On top of the separate background layers, any of them can be individually sliced horizontally in order to add even more layers of “parallax” (parts of the background scrolling at separate speeds to create the illusion or dept in scrolling games).
Sprites
Sprites: The SNES can display 32 fifteen color (plus a “clear” index for transparent pixels) sprites per scan line (row of pixels on screen). Also, if more than 34 8x8 tiles of sprite image are on a scan line, some sprite tiles will not be drawn.
The SNES can display 128 sprites on screen in total, but any more than 32 per scan line will result in some sprites not being displayed.
Each sprite can use any of the final eight 16 color palettes starting at color index 128 with the first color index of each 16 color palette being used for transparent pixels. Only sprites using the sprite palettes 4 through 7 (the last 64 color indexes in the 256 total color indexes) can participate in color math (translucency effects)
The SNES can use two sizes for its sprites at a time. Following are all the available sprite size option combinations:
8x8 and 16x16
8x8 and 32x32
8x8 and 64x64
16x16 and 32x32
16x16 and 64x64
32x32 and 64x64
16x32 and 32x64 (vertical flipping flips each half separately)
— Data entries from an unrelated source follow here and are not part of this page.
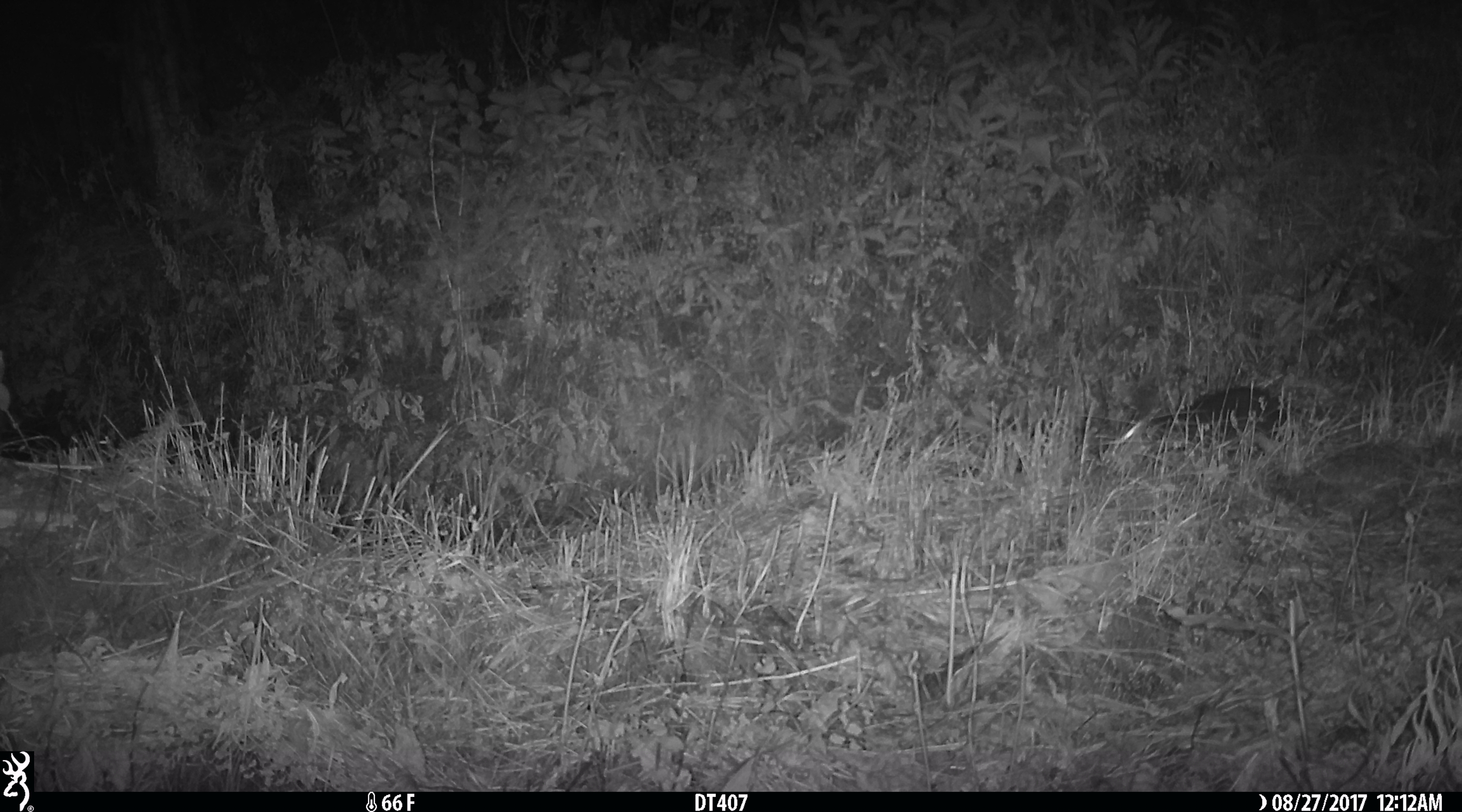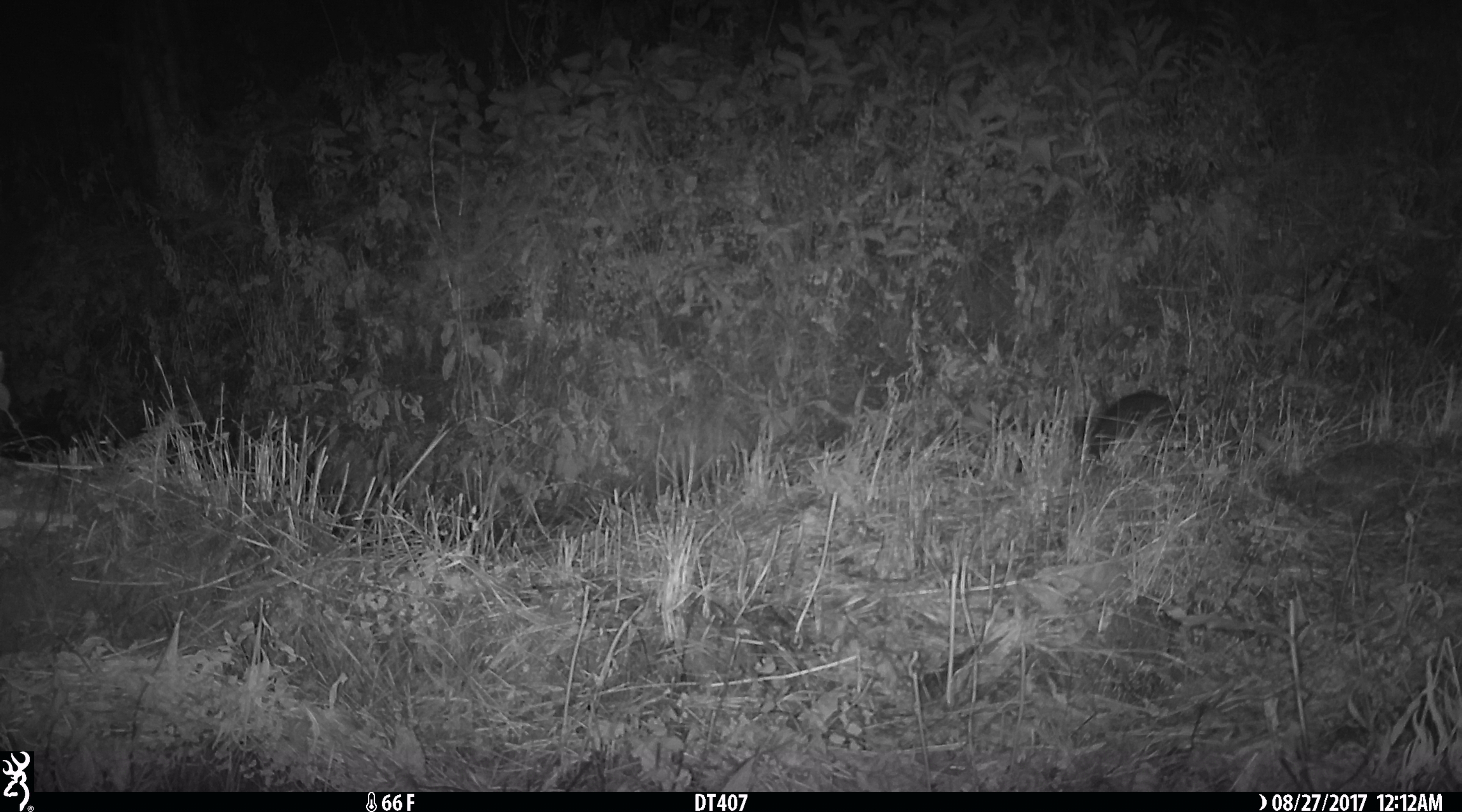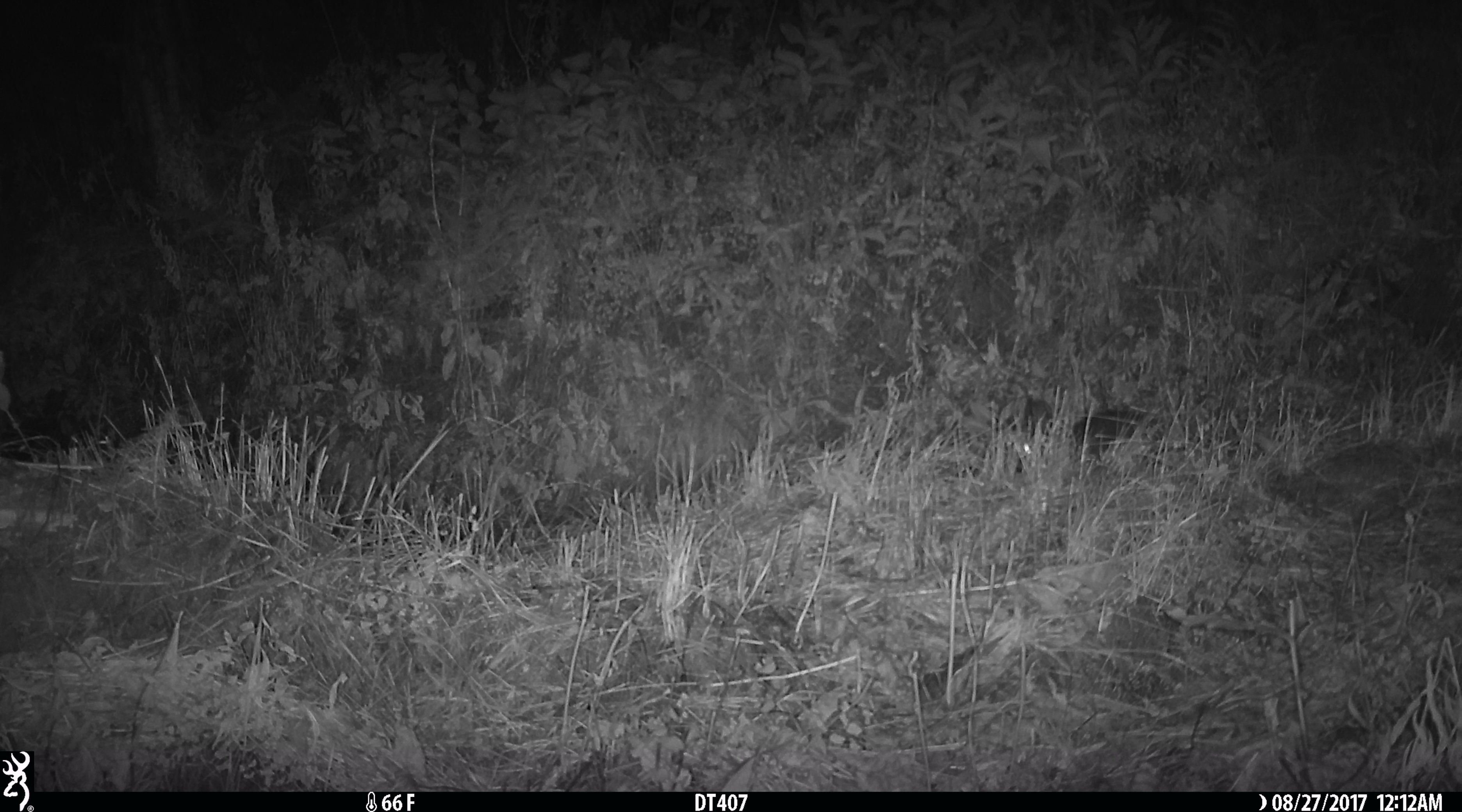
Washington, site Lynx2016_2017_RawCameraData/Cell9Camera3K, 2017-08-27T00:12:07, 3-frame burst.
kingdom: Animalia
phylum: Chordata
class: Mammalia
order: Lagomorpha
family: Leporidae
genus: Lepus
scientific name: Lepus americanus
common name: snowshoe hare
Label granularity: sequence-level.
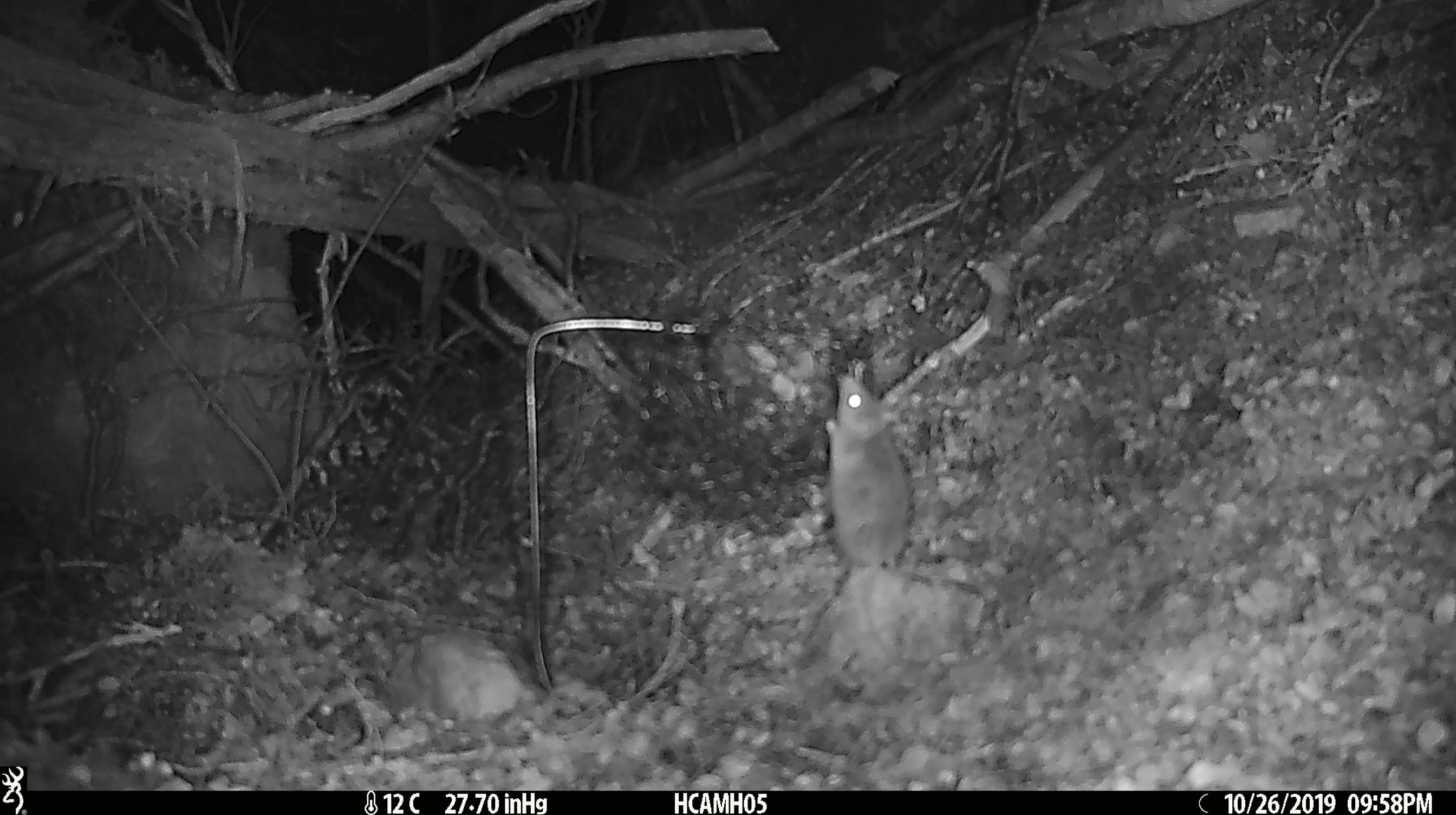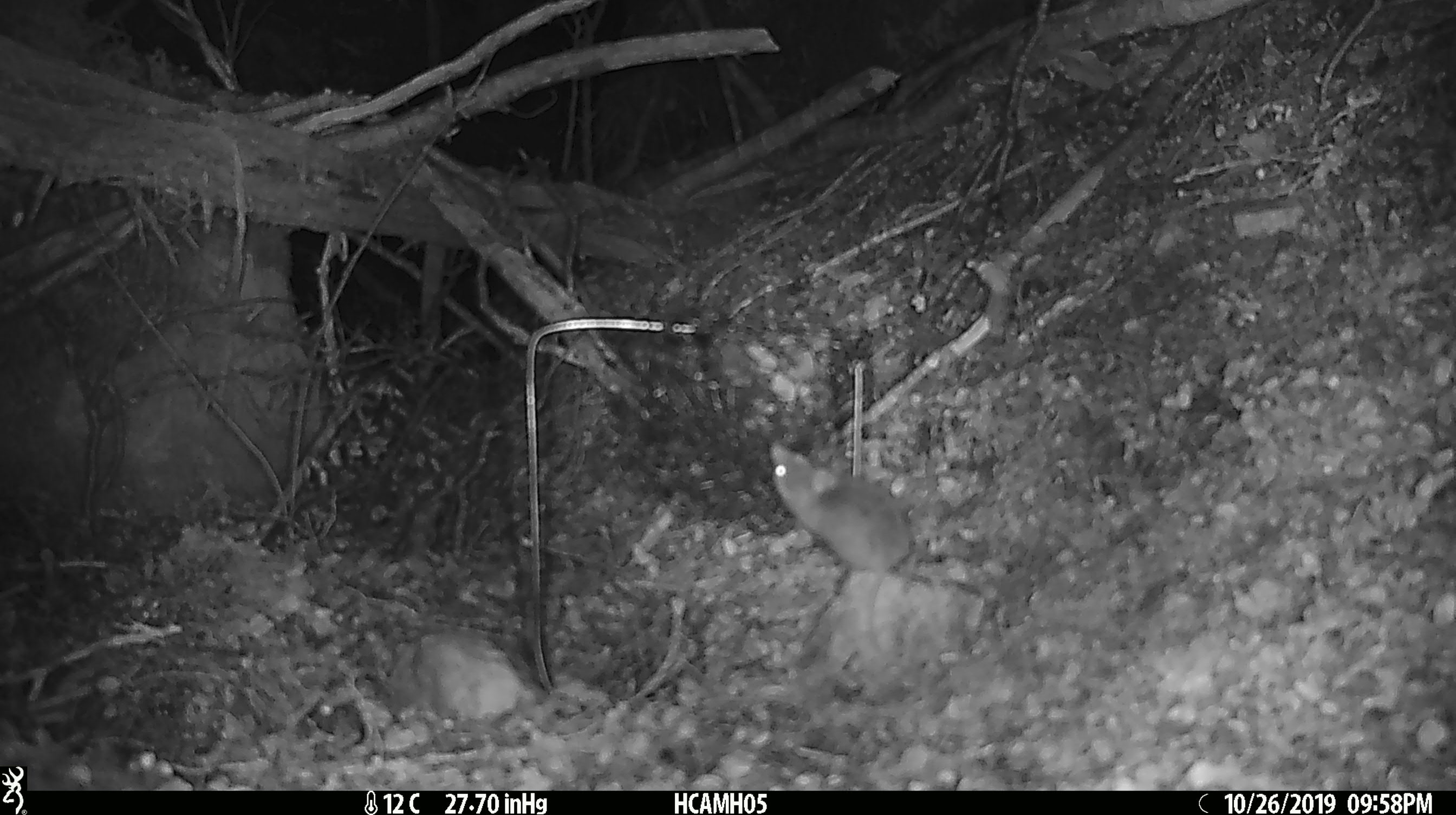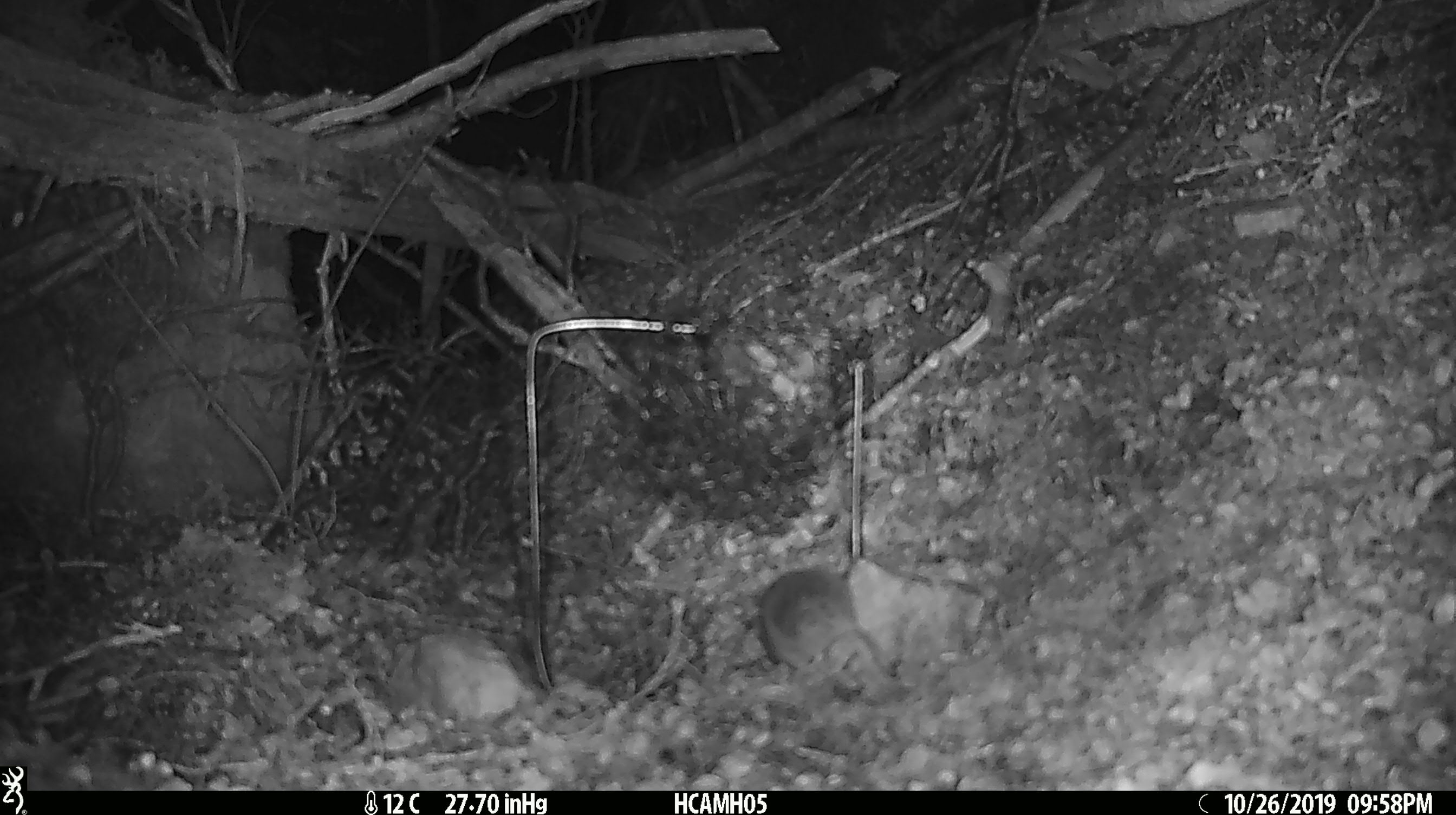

16x32 and 32x32 (vertical flipping flips each half separately)
The SNES lets you use a maximum of 512 8x8 pixel 16 color dedicated tiles at a time for sprites.
Sprites can be horizontally or vertically flipped or both at the same time!
Color math overlay translucency effects:
Any sprite which is using any of the sprite palettes 4 through 7 (the final 64 color indexes in the 256 color palette) can be set to a translucent blending mode.
Not just specific sprites, but entire layers (screens and sub-screens) can be be set to blend modes, and this can be used to get around the limitation of only sprites with specific palettes being translucent. There are too many possible combinations to cover here, but the following web page explains it thoroughly: https://wiki.superfamicom.org/snes/show/TransparencyThe four modes are:
The four blending modes are:
1) Additive: This ads the color value of the sprite to the color value of the pixels in the Background layer which the sprite is overlapping. This effect always makes color lighter. Great for mist, explosions, fire, magic, beams of light, etc.
2) Subtractive: This takes the color of the background layer the sprite is overlapping and subtracts the color of the sprite. This always produces a darker color. This is great for things like shadows, tinted glass, black smoke etc.
3) Average: This creates a 50 percent blend between the sprites colors and the colors in the background layer the sprite is overlapping. This effect is perfect for ghosts, light smoke, colored gas, or any other time you want something to look 50 percent translucent.
4) Subtract then divide by 2: This creates very dark colors and is not used very often.
For more detailed technical references:
https://wiki.superfamicom.org/snes/show/HomePage
https://emu-docs.org/Super%20NES/General/snesdoc.html
___________________________________________________________________
Thanks so much for your time, any help would be greatly appreciated.